“Know when to hold them, know when to fold them, know when to walk away, know when to run.” I don’t often quote a Kenny Rogers song but lately this little ditty has been running through my head.
It was just last month that I was pondering the best way to “hook” a client but the past few weeks I have been wondering the opposite, how to tactfully and graciously walk away from one?
Sometimes the signs are obvious that it’s time to say “see ya”, yet sometimes it’s a bit more difficult to pull together, and tactfully explain, the reasons why you need to break-up with them. There are a few clear-cut warning signs that may signal it’s time to say “it’s the end of the road”.
You’ve Lost That Lovin’ Feelin’: You are doing work for a client that you aren’t head over heels for anymore. Most every minute spent on their business is making you cranky. Whether it is the product you are pitching, the actual task of pitching the product, or in the majority of the time the client themselves, if it doesn’t float your boat anymore, it’s time to reevaluate.
Forget You: Money, it’s the root of so many failed relationships. Though it’s not all about the money, if you’re running a business it’s pretty clear, you need to be paid for your effort. If time and time again you find yourself bulldogging the client to pay your monthly invoice or they keep asking you to do more with no additional budget allocation it’s time to move on. Your time and expertise are valuable; you need to be compensated for it.
Respect: If a client makes unreasonable demands too often, expects you to be available at all hours, doesn’t listen to your advice and/or always wanting something immediately with little or no advance communication, it’s time to say goodbye. A client that doesn’t respect your time, your talent, your contributions and your boundaries is a client that needs to be let go.

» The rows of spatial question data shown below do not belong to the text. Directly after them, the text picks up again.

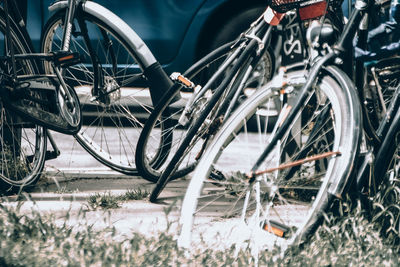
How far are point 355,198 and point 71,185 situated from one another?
1960 millimetres

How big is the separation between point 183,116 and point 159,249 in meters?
1.44

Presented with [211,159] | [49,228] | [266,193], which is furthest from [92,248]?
[266,193]

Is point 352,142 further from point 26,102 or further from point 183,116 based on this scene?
point 26,102

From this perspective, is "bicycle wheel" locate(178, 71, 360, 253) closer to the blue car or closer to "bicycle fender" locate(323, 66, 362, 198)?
"bicycle fender" locate(323, 66, 362, 198)

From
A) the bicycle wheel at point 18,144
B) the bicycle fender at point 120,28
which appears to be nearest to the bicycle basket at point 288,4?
the bicycle fender at point 120,28

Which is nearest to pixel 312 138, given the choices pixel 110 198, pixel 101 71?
pixel 110 198

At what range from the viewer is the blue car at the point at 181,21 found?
5.90 m

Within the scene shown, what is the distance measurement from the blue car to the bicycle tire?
6.80ft

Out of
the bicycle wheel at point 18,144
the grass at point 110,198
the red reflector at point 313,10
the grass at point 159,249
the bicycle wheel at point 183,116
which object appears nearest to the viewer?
the grass at point 159,249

Say Something: You know from reading my blogs that I am all about common courtesies. Rudeness or lack of recognition can be a big downer. I, for one, like an occasional pat on the back. If you have a client that can’t even offer a simple ‘thank you” or “nice job” after you’ve done good work or have gone above and beyond the scope of your job then it’s time to look hard at that client and at what type of working environment you want and need.
I Will Survive: You did it; you let go of a paying client! But guess what, you will survive. Once your stomach settles down, take some time to evaluate what type of client makes you a happy, fits with the brand you are trying to build, pays accordingly and leaves you wanting more.
See it isn’t that difficult to end a stressful client relationship and you won’t even need a box of tissues. Time to shake it off and change that playlist to something a little more upbeat.